▸ **Exercise description**: Word for word, give the records again, dropping any picture they hold.

[Records from a data collection]

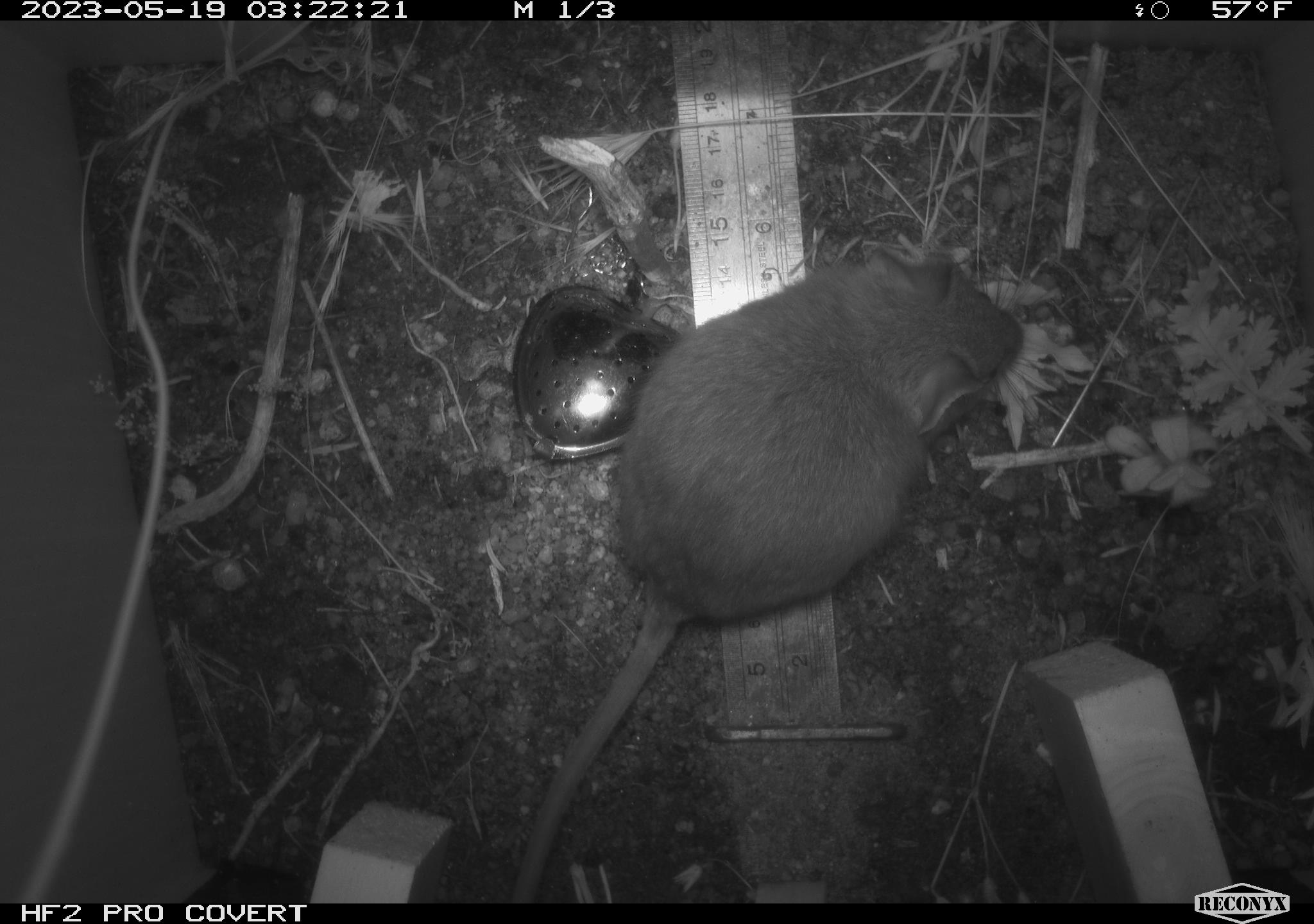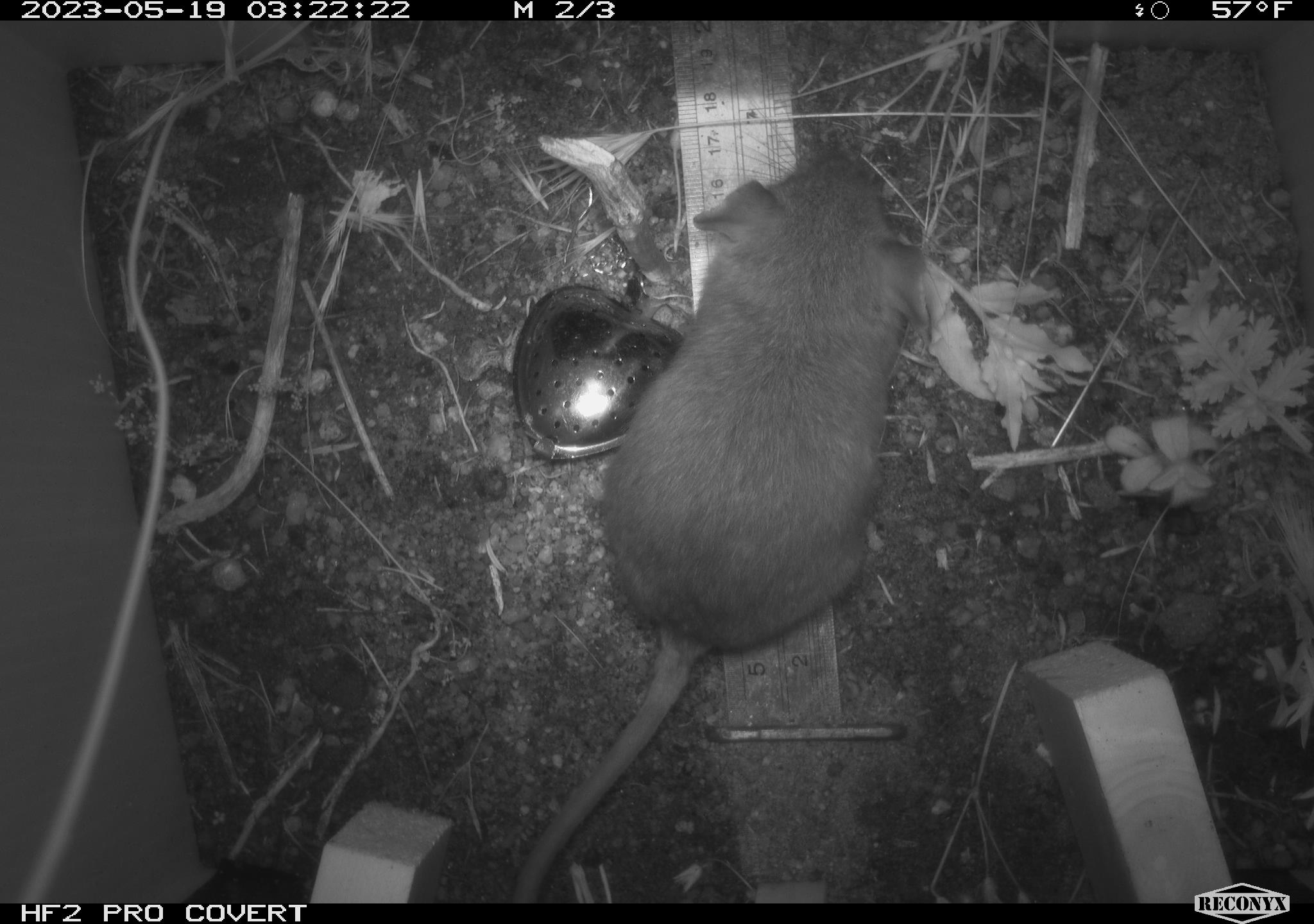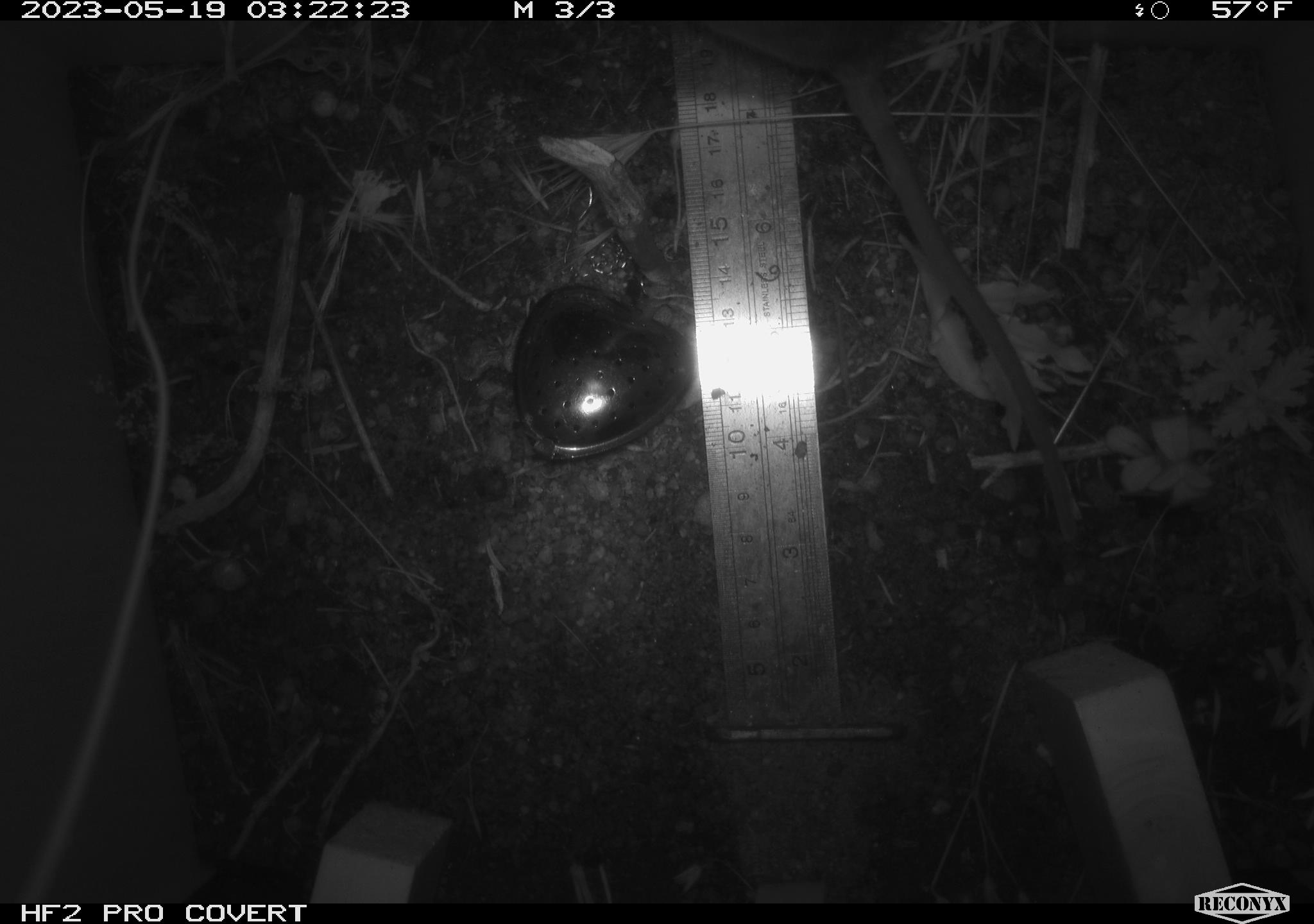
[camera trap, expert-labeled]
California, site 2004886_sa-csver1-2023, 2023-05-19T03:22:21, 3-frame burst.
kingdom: Animalia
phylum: Chordata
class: Mammalia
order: Rodentia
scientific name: Rodentia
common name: mouse species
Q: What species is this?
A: Mouse species (Rodentia).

▸ **Exercise result**:
[camera trap, expert-labeled]
California, site 2004886_sa-csver1-2023, 2023-05-19T03:22:21, 3-frame burst.
kingdom: Animalia
phylum: Chordata
class: Mammalia
order: Rodentia
scientific name: Rodentia
common name: mouse species
Q: What species is this?
A: Mouse species (Rodentia).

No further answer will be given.